El Muro de las Lamentaciones de Jerusalén mide 488 m de largo y tiene una altura variable, desde los 19 m que alcanza en la explanada que suele verse en televisión hasta los 60 m del barrio judío, donde recibe el peso de las casas apoyadas en él. Es lo que queda del Segundo Templo, derribado por los romanos en el año 70, siendo durante cinco siglos un simple muro de contención del monte Moriá.

La imagen de Netanyahu y Marco Rubio rezando frente a él, siguiendo el rito de introducir un papelito con deseos en sus rendijas, es una demostración más de la impunidad de los crímenes que asolan nuestras retinas y conciencias. Una impunidad retransmitida en directo y con millones de espectadores, certificada por un secretario de Estado norteamericano —católico— que rinde pleitesía a un genocida, con la kipá cubriendo su coronilla.

El pobre muro es un testigo más, sin voz ni voto. Si pudiese hablar, con esa sabiduría acumulada en toneladas de peso y cientos de años, tal vez cumpliría con su nombre para lamentarse, para reproducir muy alto el nombre de los miles de asesinados a pocos kilómetros de su zanja; quién sabe si no se desplomaría para no ser cómplice del odio y la miseria moral de quienes le siguen ensartando papelitos que parecen dagas.

Hace unos días, el que fuese alcalde de Roma, Ignazio Marino, reprochaba a la responsable de Asuntos Exteriores de la Unión Europea su inacción ante el genocidio. Por su edad —decía el italiano, médico de profesión— él no vería levantado el Museo del Holocausto Gazatí, pero ella sí. Para entonces, Kaia Kalas debería haberse buscado alguna excusa, esconderse, huir a la Patagonia o al desierto de Gobi cual ermitaña anónima, porque no tendría el valor suficiente para mirar sin temblar a sus nietos y explicarles que se mantuvo en el cargo sin haber hecho lo suficiente.

La imagen, tan factible que se puede tocar con los dedos de una memoria futura, se junta con la de Rubio frente al muro, que también lo perseguirá, aunque parezca no importarle demasiado. Las cuentas con el Dios cristiano al que dedica sus plegarias se encargará de leerle la cartilla y dictarle piadosa sentencia. De eso no nos enteraremos; de su complicidad criminal, sí.

Los muros no tienen conciencia, pero están sometidos a una recurrente presencia en los conflictos humanos. Son capaces de contener montes y casas, de separar ciudades, de recibir balas, de escuchar lamentos y de cercar suburbios hasta el aislamiento más injusto. Una multifuncionalidad asumida con sumisión honesta, con esa verdad silenciosa que la piedra ofrece.
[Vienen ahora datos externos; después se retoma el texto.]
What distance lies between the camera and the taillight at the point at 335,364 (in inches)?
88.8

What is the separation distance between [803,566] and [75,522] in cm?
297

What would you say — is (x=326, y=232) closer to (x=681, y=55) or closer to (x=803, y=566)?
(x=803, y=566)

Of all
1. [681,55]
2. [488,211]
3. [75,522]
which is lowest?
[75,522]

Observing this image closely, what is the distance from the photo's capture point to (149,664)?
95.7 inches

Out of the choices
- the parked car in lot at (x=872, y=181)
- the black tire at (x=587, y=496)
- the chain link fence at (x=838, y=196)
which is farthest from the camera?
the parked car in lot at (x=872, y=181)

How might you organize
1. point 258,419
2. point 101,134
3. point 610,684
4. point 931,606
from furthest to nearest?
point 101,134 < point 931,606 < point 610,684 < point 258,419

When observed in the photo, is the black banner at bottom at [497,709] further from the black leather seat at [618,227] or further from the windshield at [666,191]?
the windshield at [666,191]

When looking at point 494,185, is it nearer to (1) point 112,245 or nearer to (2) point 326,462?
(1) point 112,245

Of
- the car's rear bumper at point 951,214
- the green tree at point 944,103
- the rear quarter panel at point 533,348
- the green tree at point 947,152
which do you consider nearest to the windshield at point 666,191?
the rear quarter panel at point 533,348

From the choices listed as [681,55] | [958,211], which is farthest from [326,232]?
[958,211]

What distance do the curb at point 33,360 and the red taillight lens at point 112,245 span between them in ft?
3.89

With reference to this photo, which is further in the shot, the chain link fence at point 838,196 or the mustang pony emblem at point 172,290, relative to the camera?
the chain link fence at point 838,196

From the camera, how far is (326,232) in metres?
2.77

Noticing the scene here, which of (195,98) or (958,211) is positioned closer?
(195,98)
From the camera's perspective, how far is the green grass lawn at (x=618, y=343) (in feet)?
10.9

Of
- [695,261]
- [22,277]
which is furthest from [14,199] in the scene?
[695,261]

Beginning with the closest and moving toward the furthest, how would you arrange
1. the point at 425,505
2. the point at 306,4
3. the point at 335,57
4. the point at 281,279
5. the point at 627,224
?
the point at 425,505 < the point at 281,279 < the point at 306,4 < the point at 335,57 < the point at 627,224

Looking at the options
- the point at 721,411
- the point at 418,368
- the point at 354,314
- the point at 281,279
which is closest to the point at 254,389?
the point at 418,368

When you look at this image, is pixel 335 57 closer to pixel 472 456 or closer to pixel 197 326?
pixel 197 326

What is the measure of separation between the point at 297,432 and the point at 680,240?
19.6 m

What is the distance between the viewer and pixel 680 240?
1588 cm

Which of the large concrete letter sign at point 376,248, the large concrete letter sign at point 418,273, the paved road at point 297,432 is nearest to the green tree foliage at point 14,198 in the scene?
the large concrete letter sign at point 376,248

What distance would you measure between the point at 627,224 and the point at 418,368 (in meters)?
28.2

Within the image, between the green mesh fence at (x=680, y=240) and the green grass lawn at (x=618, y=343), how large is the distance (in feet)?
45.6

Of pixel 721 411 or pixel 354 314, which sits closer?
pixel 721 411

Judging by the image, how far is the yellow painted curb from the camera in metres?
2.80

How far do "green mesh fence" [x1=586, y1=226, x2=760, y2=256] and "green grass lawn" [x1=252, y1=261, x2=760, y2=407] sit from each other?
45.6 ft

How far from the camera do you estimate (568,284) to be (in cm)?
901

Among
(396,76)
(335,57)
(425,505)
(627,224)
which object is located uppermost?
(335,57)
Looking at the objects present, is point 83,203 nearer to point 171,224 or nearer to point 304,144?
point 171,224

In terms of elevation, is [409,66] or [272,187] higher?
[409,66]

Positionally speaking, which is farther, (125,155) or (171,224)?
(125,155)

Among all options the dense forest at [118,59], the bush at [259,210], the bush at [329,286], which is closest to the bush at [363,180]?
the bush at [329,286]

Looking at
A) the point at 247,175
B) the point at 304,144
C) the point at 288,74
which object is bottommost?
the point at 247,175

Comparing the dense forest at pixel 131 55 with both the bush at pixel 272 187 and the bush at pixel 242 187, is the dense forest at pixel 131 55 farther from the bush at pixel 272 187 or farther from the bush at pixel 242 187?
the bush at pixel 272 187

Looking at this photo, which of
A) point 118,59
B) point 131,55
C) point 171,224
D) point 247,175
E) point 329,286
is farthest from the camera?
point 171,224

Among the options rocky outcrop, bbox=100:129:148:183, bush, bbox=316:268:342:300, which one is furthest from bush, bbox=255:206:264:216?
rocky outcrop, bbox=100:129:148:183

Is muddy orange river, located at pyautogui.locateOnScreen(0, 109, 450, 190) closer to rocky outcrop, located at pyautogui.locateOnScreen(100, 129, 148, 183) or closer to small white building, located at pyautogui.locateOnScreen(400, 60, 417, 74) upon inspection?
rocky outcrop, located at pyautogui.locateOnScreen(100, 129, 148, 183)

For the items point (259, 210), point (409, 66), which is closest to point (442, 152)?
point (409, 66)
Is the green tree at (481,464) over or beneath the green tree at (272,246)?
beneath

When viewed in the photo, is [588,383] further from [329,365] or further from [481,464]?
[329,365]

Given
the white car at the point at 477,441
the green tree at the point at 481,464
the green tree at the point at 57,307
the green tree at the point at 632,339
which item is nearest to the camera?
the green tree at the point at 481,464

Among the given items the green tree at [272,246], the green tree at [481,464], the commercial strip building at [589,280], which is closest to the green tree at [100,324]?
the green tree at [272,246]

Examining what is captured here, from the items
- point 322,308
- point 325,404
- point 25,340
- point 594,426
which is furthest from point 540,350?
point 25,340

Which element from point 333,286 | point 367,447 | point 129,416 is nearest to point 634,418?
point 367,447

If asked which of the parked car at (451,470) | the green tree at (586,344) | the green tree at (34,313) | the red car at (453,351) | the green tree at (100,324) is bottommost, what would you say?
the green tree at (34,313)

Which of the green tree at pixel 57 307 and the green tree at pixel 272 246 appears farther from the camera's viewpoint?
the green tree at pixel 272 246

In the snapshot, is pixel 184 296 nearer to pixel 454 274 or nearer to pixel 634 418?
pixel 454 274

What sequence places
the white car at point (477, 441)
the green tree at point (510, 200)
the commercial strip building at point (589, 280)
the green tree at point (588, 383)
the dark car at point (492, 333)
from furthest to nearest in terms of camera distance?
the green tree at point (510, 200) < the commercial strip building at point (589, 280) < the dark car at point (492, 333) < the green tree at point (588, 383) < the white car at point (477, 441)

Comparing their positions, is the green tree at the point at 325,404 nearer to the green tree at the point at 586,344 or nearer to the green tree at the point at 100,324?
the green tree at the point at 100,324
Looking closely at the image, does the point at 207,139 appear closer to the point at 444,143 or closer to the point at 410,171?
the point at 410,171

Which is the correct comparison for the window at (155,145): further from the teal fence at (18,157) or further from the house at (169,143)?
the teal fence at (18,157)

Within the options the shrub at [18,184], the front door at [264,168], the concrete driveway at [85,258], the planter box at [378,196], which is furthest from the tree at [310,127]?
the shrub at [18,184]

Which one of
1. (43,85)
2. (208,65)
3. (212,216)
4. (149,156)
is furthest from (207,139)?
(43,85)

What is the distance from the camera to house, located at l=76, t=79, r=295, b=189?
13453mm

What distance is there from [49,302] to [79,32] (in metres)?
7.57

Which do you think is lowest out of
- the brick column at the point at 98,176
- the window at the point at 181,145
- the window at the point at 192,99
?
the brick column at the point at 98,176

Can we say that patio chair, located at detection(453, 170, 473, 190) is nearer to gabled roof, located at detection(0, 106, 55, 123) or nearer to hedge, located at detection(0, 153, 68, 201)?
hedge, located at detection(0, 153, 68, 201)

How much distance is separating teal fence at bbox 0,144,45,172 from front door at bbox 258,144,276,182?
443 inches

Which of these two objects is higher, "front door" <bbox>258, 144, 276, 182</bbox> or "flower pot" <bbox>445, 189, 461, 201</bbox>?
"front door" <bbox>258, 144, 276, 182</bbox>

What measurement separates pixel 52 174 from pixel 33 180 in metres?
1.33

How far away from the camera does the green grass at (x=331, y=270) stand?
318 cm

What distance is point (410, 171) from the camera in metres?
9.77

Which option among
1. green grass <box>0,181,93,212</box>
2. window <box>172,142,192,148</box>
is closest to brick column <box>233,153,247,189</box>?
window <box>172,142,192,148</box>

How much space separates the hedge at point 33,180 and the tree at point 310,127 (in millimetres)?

En los paredones esparcidos por España, en el yeso arañado de los campos de concentración polacos o en la metralla que se quedó a vivir en pequeños agujeros de las cárceles chilenas, se siguen acumulando lo que mañana serán recuerdos indeseables, destinados a ser olvidados por los culpables sin dejar de supurar las lágrimas de las víctimas. Ahí siguen en pie los paños supervivientes de la tapia de Pico Reja, junto al cementerio de San Fernando, y una fosa donde reposan miles de sevillanos sin tumba labrada, sin fecha de defunción, espíritus sin censo ni derechos.

Hasta hace poco la historia se escribía con palabras. Hoy se hace con imágenes. Basta «estar en el mundo» —tener un móvil a mano es suficiente— para darse cuenta. Las imágenes en movimiento —vídeos cuanto más cortos y burdos, mejor— parecen ser el siguiente paso en la deriva figurativa de ese mundo que a veces desearíamos abandonar. Ya no nos vale con imágenes estáticas, sino que tienen que moverse, sonar, erizarnos la piel, hacernos llorar, reír, odiar.

Pienso en lo que ya estudian neurólogos, psiquiatras y antropólogos: la huella que deja el consumo de esa jauría en movimiento nos insensibiliza, y para erizarnos la piel, llorar, reír y odiar cada vez necesitaremos umbrales de horror mayores. No nos bastará —ya no nos basta— con viviendas desplomadas, ciudades arrasadas, niños famélicos y sudarios apilados.

Quizás algún día los muros aprendan a hablar y relaten, con esa verdad incómoda y densa, quiénes lloraron por las vidas robadas y quiénes lo hicieron por la suspensión de una etapa ciclista. Cuando la piedra encuentre su voz, tal vez descubramos que los verdaderos lamentos no estaban en sus grietas, achaques y metrallas, sino en nuestra cómplice indiferencia.